The decline in public conveniences should be reversed, a parliamentary committee says. The Local Government Select Committee wants to impose a duty on councils to provide accessible and clean public toilets. Local government correspondent John Andrew reports on how easy it is to spend a penny.

Thought for the day with Oliver McTernan, director of the NGO Forward Thinking.

Since abortion was made legal over 40 years ago, the legislation has been changed only once. The new Human Fertilisation and Embryology Bill was devised to bring this legislation up to date, but now amendments to abortion law that were due to be discussed are unlikely to be heard. Baroness Deech, former chairwoman of the Human Fertilisation and Embryology Authority and Ann Furedi, of the British Pregnancy Advisory Service, discuss whether this means the amendments will be left out of the legislation.

The Bank of England governor and an influential think tank have predicted that the UK economy is likely to sink into recession in 2009. Lord Desai, a Labour peer and economics professor at the London School of Economics, and Sushil Wadhwani, formerly of the Monetary Policy Committee of the Bank of England, discuss how long it will take the market to revive.

The Shadow Chancellor George Osborne, has rejected a new statement from the man who has accused him of soliciting a donation from a Russian billionaire. Political editor Nick Robinson reports on what sort of questions Mr Osborne still has to face.

Should artists elect their own parliament? The Arts Council for England has been accused of making some bad funding decisions over the past two years, in a motion to be debated at the Young Vic Theatre in London. Associate Director of the National Theatre Tom Morris, who supports the motion, and playwright and satirist Alistair Beaton, who is against the motion, discuss how the Arts Council needs to improve.

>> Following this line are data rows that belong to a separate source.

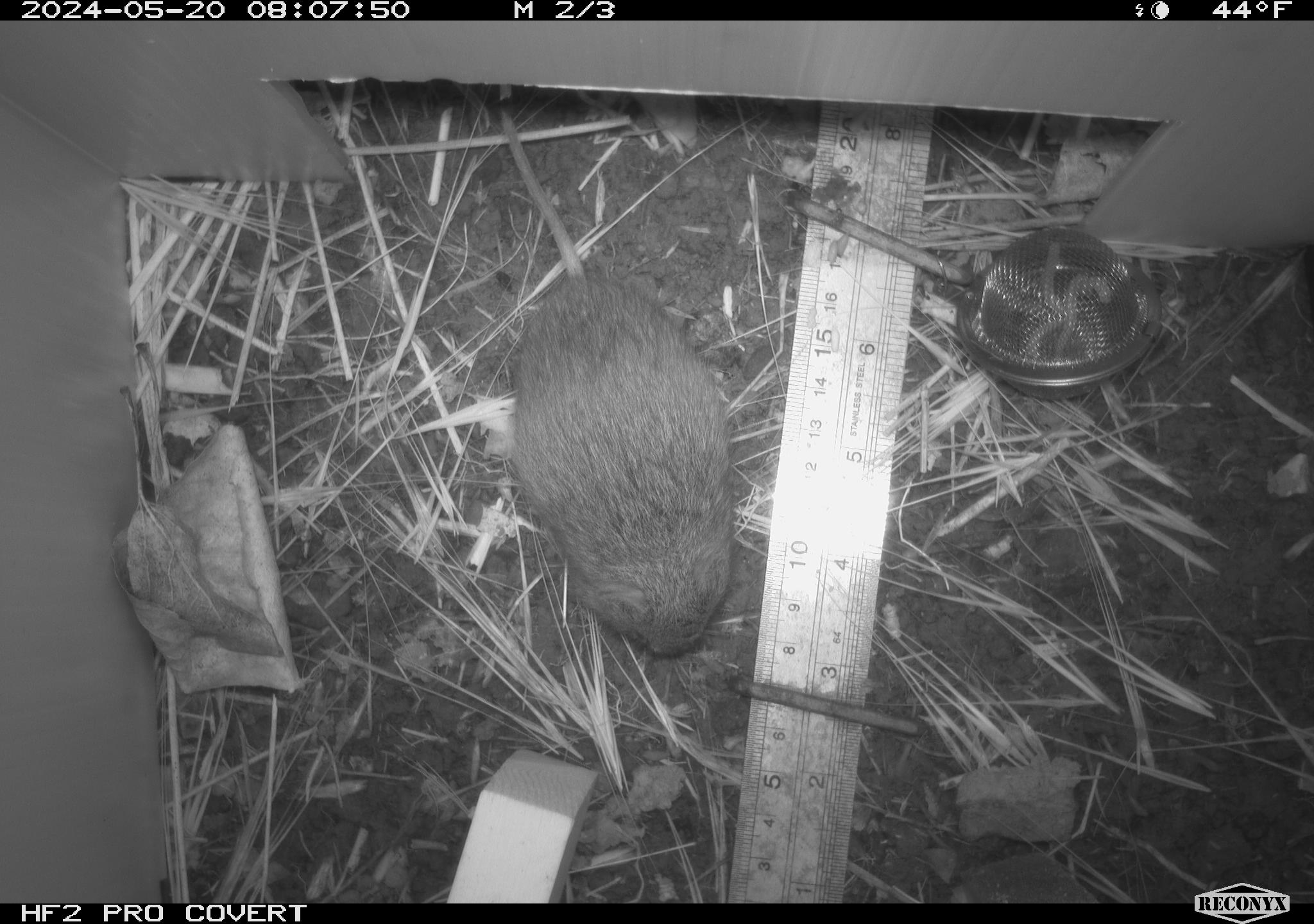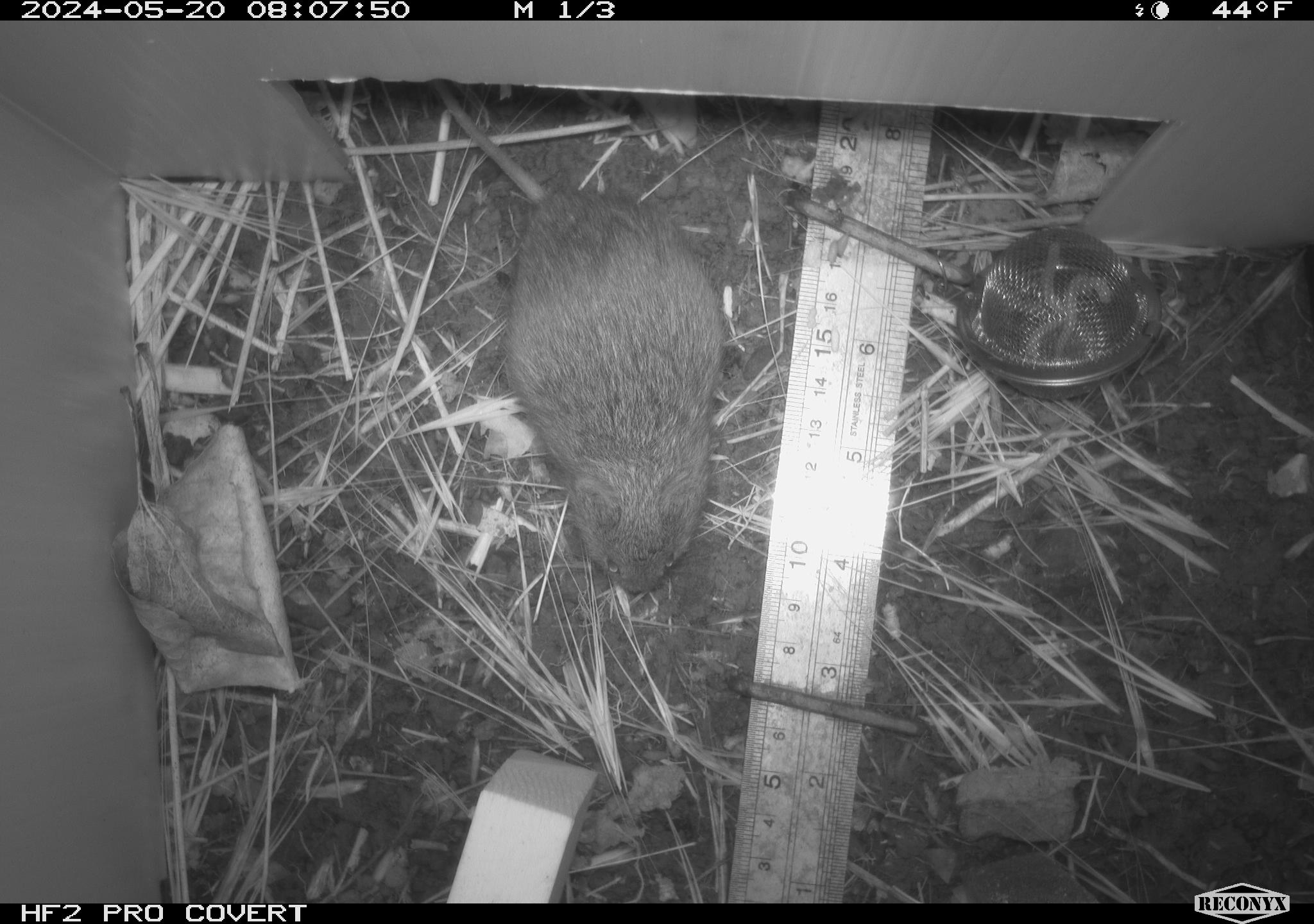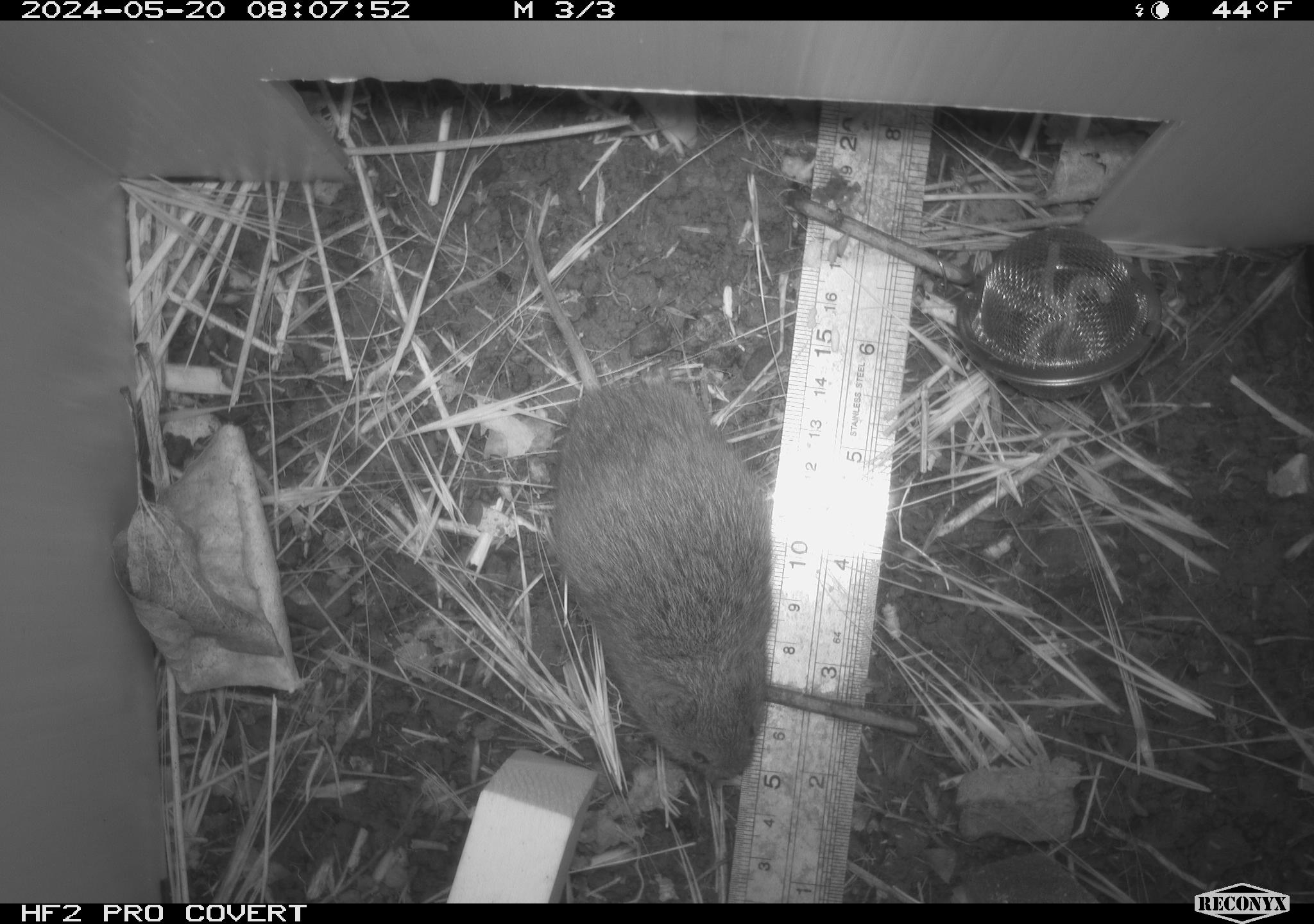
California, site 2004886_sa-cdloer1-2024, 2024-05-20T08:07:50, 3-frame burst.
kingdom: Animalia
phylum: Chordata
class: Mammalia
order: Rodentia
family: Cricetidae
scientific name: Arvicolinae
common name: voles, lemmings, and muskrats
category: arvicolinae subfamily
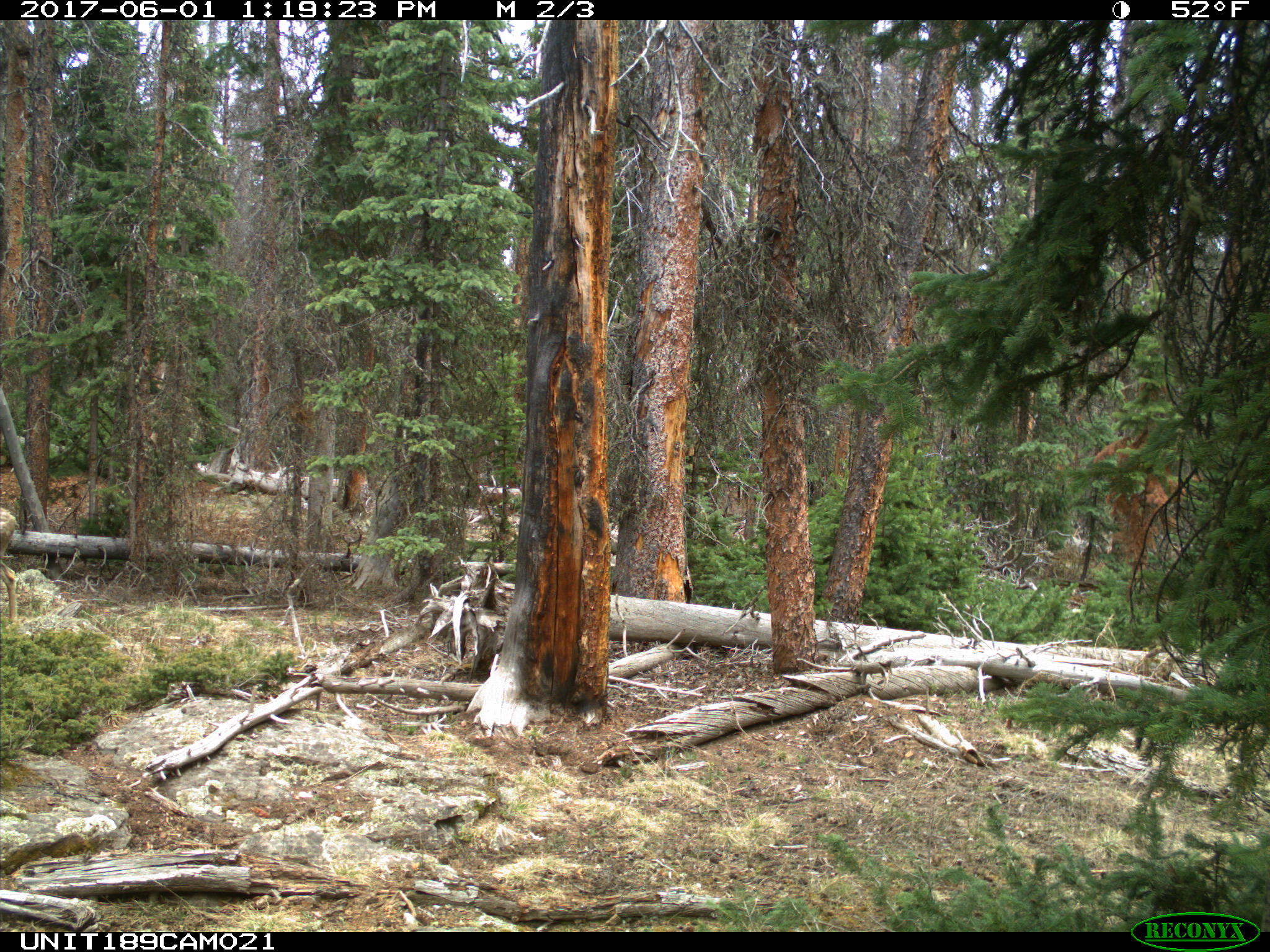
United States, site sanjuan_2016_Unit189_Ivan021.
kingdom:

Sports news with Garry Richardson.

Parliament will discuss why the number of men in prison that have served in the armed forces cannot be revealed. Plaid Cymru MP Elfyn Llwyd, who will raise the issue in the Commons, and Professor Simon Wessely, of the King's Centre for Military Health Research, discuss current data protection laws.

Business news with Adam Shaw.

The nation's most important economic asset is its brain power, the government's science think tank Foresight says. Professor John Beddington, the government's chief scientific adviser, says the government should adopt policies that enhance "mental capital and wellbeing".

It is four months since the the two largest political parties in Northern Ireland, Sinn Fein and the Democratic Unionists, have met. The row has placed a question mark against the future of devolution. Ireland correspondent Mark Simpson reports.

India is the latest Asian country to join the space race by launching an unmanned rocket to the moon. It joins China and Japan with their space programs. Bill Emmett, former editor of the Economist, discusses how these three countries will shape the next decade.

What is the correct etiquette at a private party on a yacht? Socialite Carole Stone and author Charles Mosley, discuss whether George Osborne and Peter Mandelson were right in their actions and if what happens behind closed doors should stay there.